Veronica Delagneau Barquero stands in the doorway of the Tecnosol location in Granada, Nicaragua, on March 12, 2015. The privately owned company has worked to bring solar energy to rural areas and has more recently expanded to an urban market. (Danika Worthington)
Veronica Delagneau Barquero stands in the doorway of Tecnosol in Granada, Nicaragua. The privately owned company has worked to bring solar energy to rural areas and has recently expanded to an urban market. (Photo by Danika Worthington)

Solar in cities

While solar energy has predominantly been a rural issue, Zelaya said, there is a push to bring single-panel projects into cities. Nicaragua offers an energy subsidy for those who use less than 150 kilowatt-hours per month. If energy use goes above that rate, though, costs can triple or quadruple, he said. A solar panel that produces 30 kilowatt-hours per month can make the difference between an $11 to $13 monthly rate and $56 to $60 a month.

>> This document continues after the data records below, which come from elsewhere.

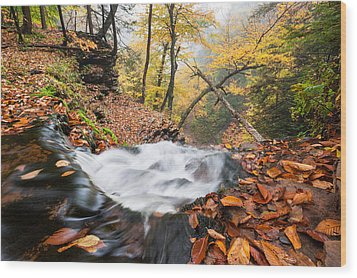 Ricketts Glen State Park Ganoga Falls Allegheny Mountains Pennsylvania Wood Print by Mark VanDyke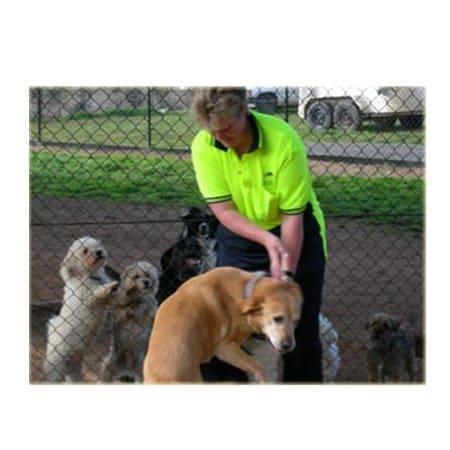 Dog Training Yass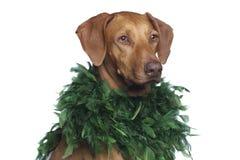 Ridgeback-Hund im Studio Lizenzfreies Stockbild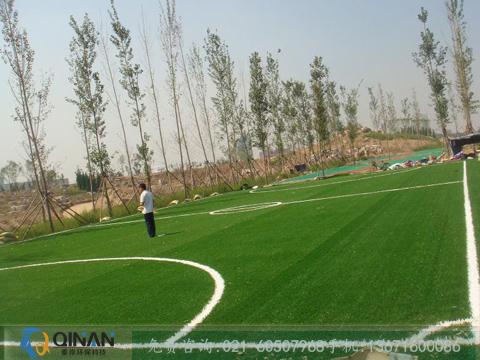 热卖人造草坪足球场推荐 人造草足球场地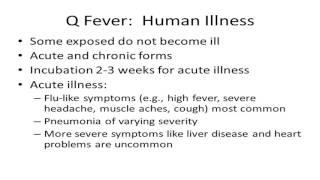 Q Fever Infection (Delete) קדחת קיו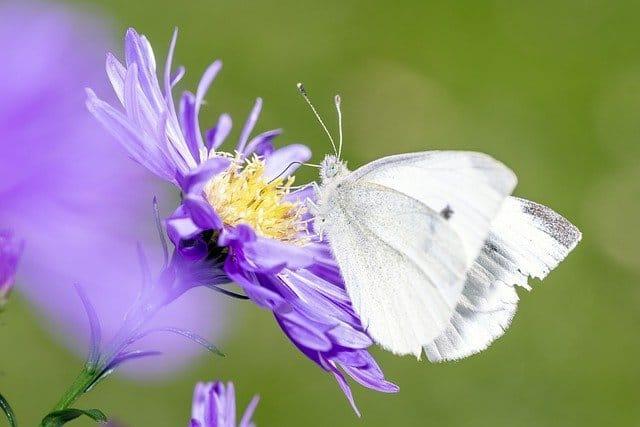 butterfly in london garden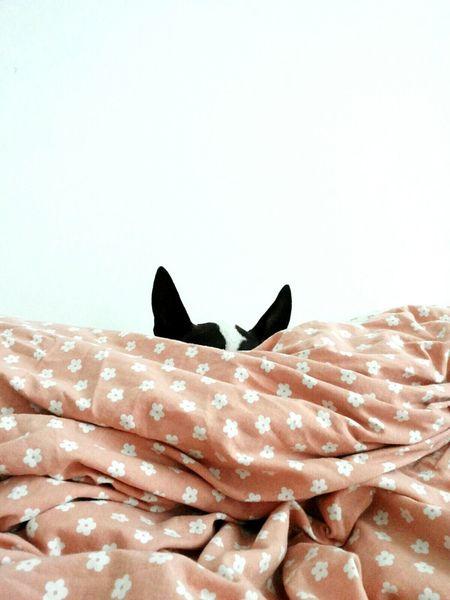 Bullterrier Bestfriend Speck Blending In  Camouflage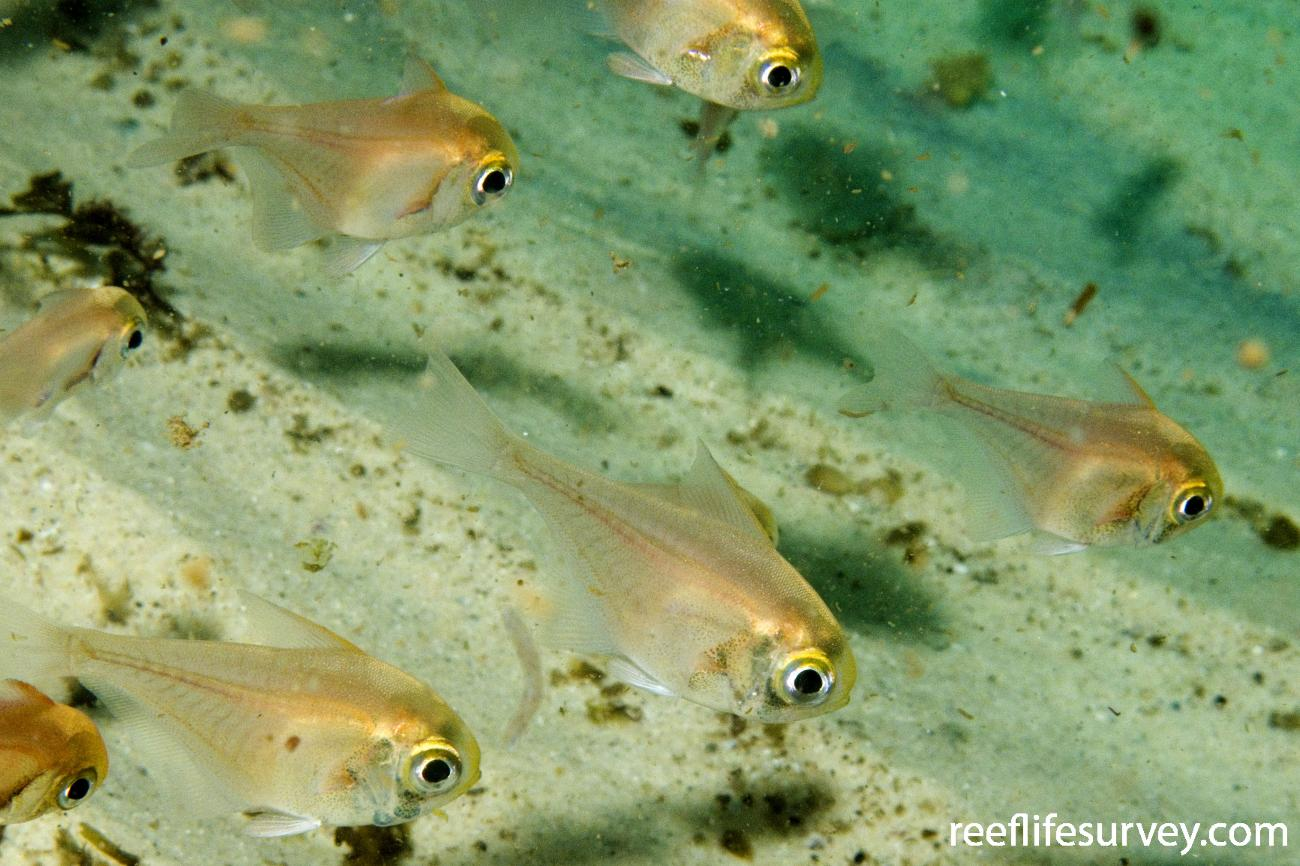Pempheris compressa, Juvenile, Port Stephens, NSW,  Photo: Andrew Green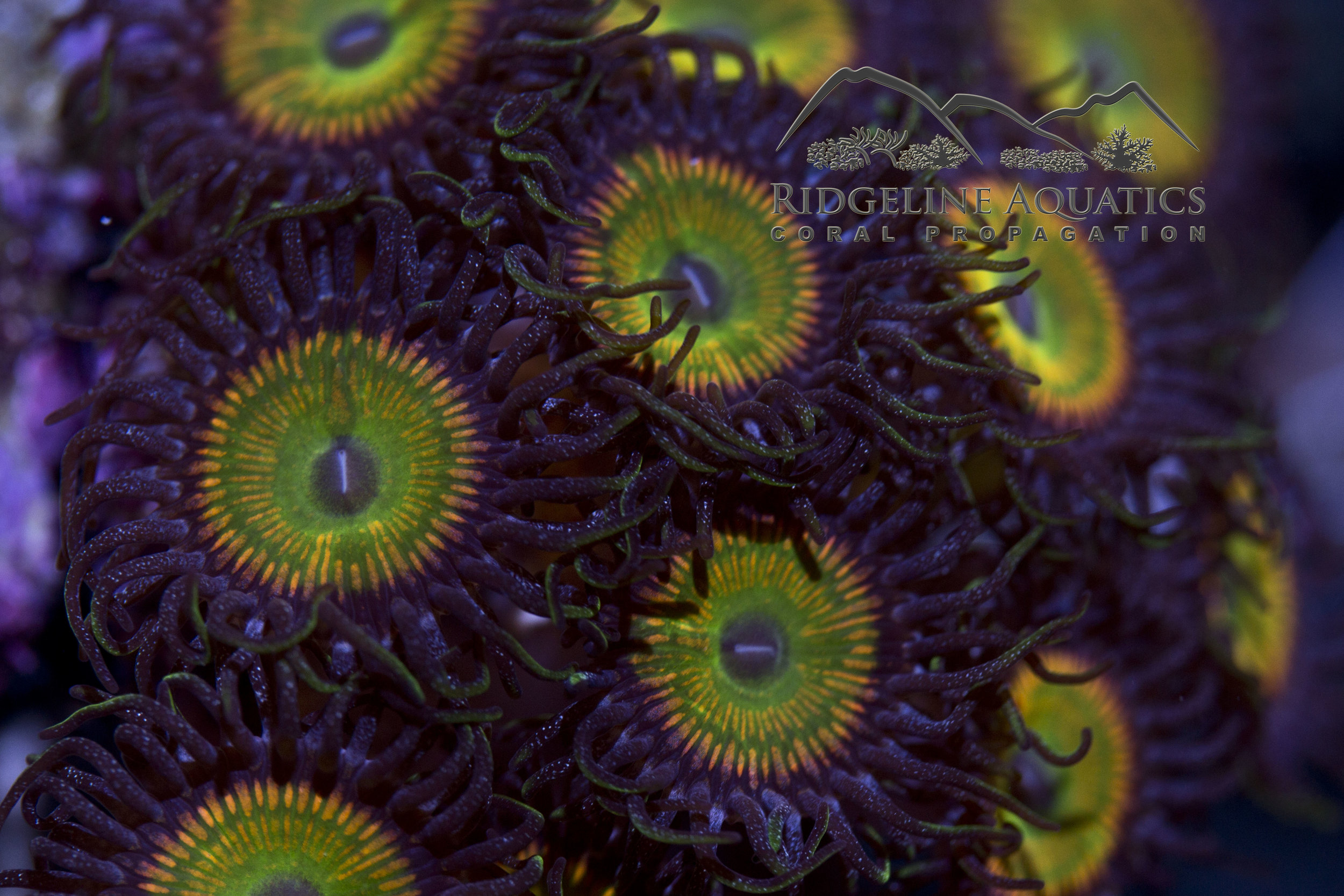 Sunny D Zoanthids always remind me of summer. (It's probably the yellow.)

Alongside Fundación CHICA in the drive for urban solar energy is Tecnosol, a private company started in 1998. The company is in its second year targeting urban communities, but it has been difficult bringing solar energy into cities, said Tecnosol marketing manager Alfonso Barquero. The company expects it will take three to four years for interest to build.

“This issue is how you approach that market and how you explain to people that it’s worth making an investment,” Barquero said. “They want to have savings, because everyone knows here that we are paying a high cost of electricity — higher than other countries on the continent.”

While solar panels should last 25 years or more, given that they have no mechanical parts to break down, issues can still arise from lead acid batteries not getting enough water, Zelaya said. A new battery costs $150, he said. Gel-based batteries are less likely to fail, but they are rare and cost $400.

That’s where capacity building comes in — if owners can maintain their systems, they’re less likely to break down. A panel must operate for four years to create the amount of energy it takes to build, which means it takes that long for the energy it produces to be considered clean, said Central American University professor Claudio Wheelock. That’s why maintenance is central to successful solar systems.

In the solar community in Sabana Grande, families can pay for battery repairs with their work credits. In López’s home, after she bought her solar panel with credits, the battery malfunctioned and the panel ran out of stored energy quickly. López went to the Solar Center and asked for help, and the problem was fixed within three days.

Athough rural solar projects in Nicaragua face setbacks due to equipment failures, organizations that promote capacity building like Grupo Fénix are making strides. In Sabana Grande, solar energy is playing a key role in renewing life in this village once ravaged by civil war.

“I can’t say ‘I’m going to put in conventional (energy),’ because I don’t have money. It’s very difficult,” López said. “It would be good if, as it is with these people of vision, everyone thought the same way. And were we to have only clean energy, it would be very good.”